Monday, August 24, 2015

Remembering Katrina Ten Years Later

My family and I lived in New Orleans for four years (1989-93) and made many friends there, so when the images of citywide flooding began to air and the world saw the extent of Katrina’s devastation, I tried to contact friends and colleagues and quickly discovered that the links were down and there was no access to phones or emails. Over the next few days and weeks, my friends’ personal stories slowly emerged. Most of them had evacuated and were living safely in other cities, including Austin. But in the ten years since, I have not located or communicated with four or five of them and wonder where they are. I assume – and hope – they are among the 100,000 New Orleans citizens who have not returned to the city and now live elsewhere.
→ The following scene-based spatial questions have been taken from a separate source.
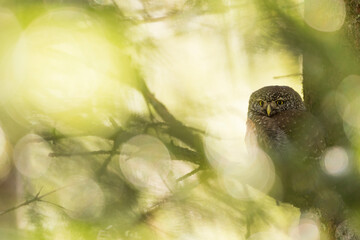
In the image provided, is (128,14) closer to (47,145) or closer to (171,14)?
(171,14)

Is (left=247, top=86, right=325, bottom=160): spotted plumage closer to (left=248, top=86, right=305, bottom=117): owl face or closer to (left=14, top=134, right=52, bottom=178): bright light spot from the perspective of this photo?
(left=248, top=86, right=305, bottom=117): owl face

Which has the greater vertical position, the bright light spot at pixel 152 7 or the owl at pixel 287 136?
the bright light spot at pixel 152 7

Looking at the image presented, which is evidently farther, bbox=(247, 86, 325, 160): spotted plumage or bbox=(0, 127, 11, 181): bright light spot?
bbox=(0, 127, 11, 181): bright light spot

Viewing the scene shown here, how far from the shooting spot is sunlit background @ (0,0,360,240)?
222 cm

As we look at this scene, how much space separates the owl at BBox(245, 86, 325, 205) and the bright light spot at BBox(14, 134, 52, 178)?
1.44 meters

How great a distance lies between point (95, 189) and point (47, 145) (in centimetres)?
59

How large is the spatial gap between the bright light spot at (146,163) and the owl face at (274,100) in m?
1.45

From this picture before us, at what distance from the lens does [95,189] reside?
2303 millimetres

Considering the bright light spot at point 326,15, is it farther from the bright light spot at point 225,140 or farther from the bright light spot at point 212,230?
the bright light spot at point 212,230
Over the next three months, in the fall 2005, as I searched and worried and read every article and blog about New Orleans I could get my hands on and surfed the web for videos of what the city had endured, a story began to take shape in my head. It was the story of an older man from southwest Louisiana who trucks his fishing boat to the submerged city, only hours after Katrina makes landfall, to search for his children and grandchildren. That was the germ of Many Rivers to Cross, and the story eventually became a vivid obsession. 
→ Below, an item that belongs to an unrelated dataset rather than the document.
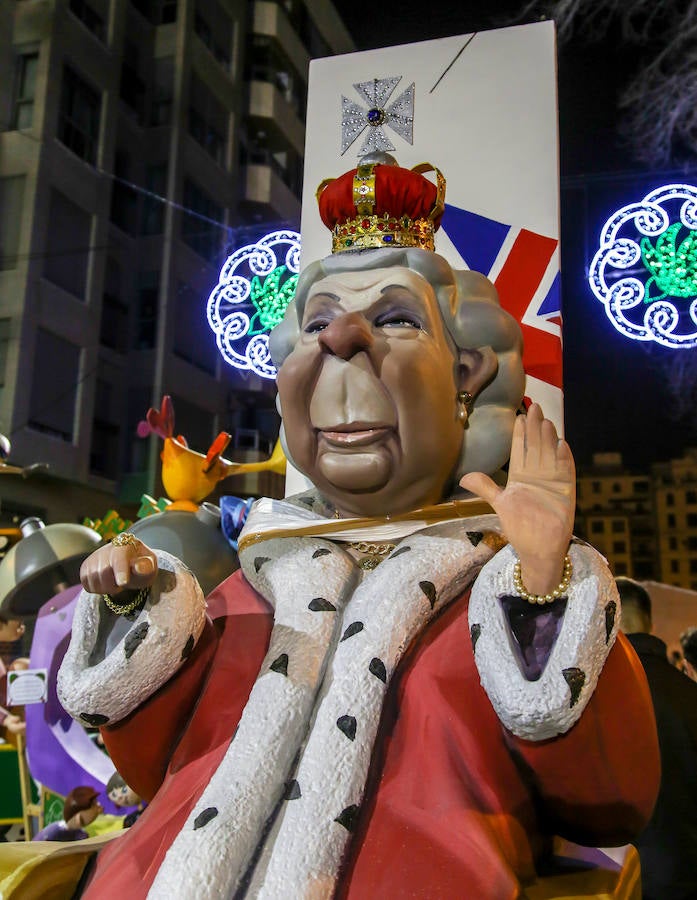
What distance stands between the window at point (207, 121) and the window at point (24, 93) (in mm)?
804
It also evolved.  In the beginning, I imagined the boat’s pilot as a retired white minister who had adopted several children when he and his wife were young and active in their church. Once he reaches the city, he motors toward a household of his now-adult children – both African American and white – who are all stranded on a rooftop and desperate for help. 



It was an idealistic scenario and had its merits, but I soon took a hard look at the Katrina tragedy and came to the only conclusion an observant writer could arrive at: New Orleans was nearly 60 percent African American; far more than 60 percent of the dead and displaced were African American and poor; and if I wanted to capture the essence of that tragedy, I would have to write the story from an African American point of view.
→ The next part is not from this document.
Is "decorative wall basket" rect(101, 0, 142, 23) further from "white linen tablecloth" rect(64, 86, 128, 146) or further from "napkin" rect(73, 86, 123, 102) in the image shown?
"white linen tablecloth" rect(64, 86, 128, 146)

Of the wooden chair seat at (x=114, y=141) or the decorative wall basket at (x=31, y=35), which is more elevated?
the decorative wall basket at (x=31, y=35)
I knew that wouldn’t be easy. It became my greatest challenge in the 30 years I’d been publishing fiction. So I stepped up to the plate and took a few practice swings.

I first had to inform myself about every detail of the natural part of the natural disaster – the rain and wind damage and the broken levees – and of course the terrible suffering and death. A friend gave me a water-depth chart that indicated how deep the water was in different neighborhoods at various hours of the first few days and longer. I scoured internet sources for incidents that had been reported in parts of the city – Lakeview, Gentilly, Mid City, the Lower Ninth Ward, downtown, St. Charles Avenue, the Garden District, the Irish Channel, the French Quarter, the Superdome, and Morial Convention Center.

I had to plan a boat route for my African American father/grandfather. Fortunately, I had maps of the city dating back to the early 1960s, before Interstate 10 was completed. I sat down and charted the quickest possible path from the suburbs to his daughter and her two children in their flooding Gentilly home. And I began to imagine the myriad of obstacles, both human and waterborne, along the way.

In early 2006, five or six months after Katrina, I decided that I had to go to New Orleans in person, check on friends, and see the city for myself. My son, Danny, was a high school junior at the time, and he accompanied me as I drove through the mostly abandoned streets, following what would become Hodge’s route in his fishing boat. I still have the small notebook in which Danny kept notes as I navigated from Lakeview through City Park and into Gentilly, even circling the empty Orleans Parish Prison several times to understand how prisoners might have escaped drowning by climbing the fences. On our journey, I would point out details – water lines on buildings, downed trees and power lines, abandoned cars, wrecked homes, wandering dogs – and Danny would record those things and add observations of his own. 

There were long stretches of time when we didn’t see a soul on the street in large areas of town. At one point, the only person we encountered was a boy about seven years old, standing in the middle of the street, no adults in sight. He scowled at us and threw a rock at the car.  I understood his message:  “Don’t be vacationing in my misery.”

We met my old Stanford friend Don Paul in the Lower Ninth Ward. Don had come to New Orleans to help with disaster relief, and he would stay on. He lives there today, writing and performing poetry and fighting the good fight. He showed Danny and me the annihilation of the Lower Nine. Homes that had floated off their foundations, empty lots where homes had disappeared, homes that had been ruined by the destructive force of water, including one in which the refrigerator had floated into the living room and the walls were pulling away from the ceiling.



Ten years later, I haven’t forgotten what I saw. And neither has Danny. That visit would solidify in my mind the visceral, haunting details of Katrina’s wrath that reading an article or book could never have given me. 

I returned home and continued my research, pursuing every sentence and strip of film about Katrina and New Orleans after the flood. And then one day I realized I knew enough to begin. It was time to stop outlining and start writing. So I sat down at my keyboard, took a deep breath, and swung for the fence.

~Thomas Zigal, author of Many Rivers to Cross

3 comments:

Tom Huckabee said...

Well done, Tom

Rod said...

Really an impressive work, Tom.

judyalter said...

Almost as heart-wrenching as the book, Tom. Good job.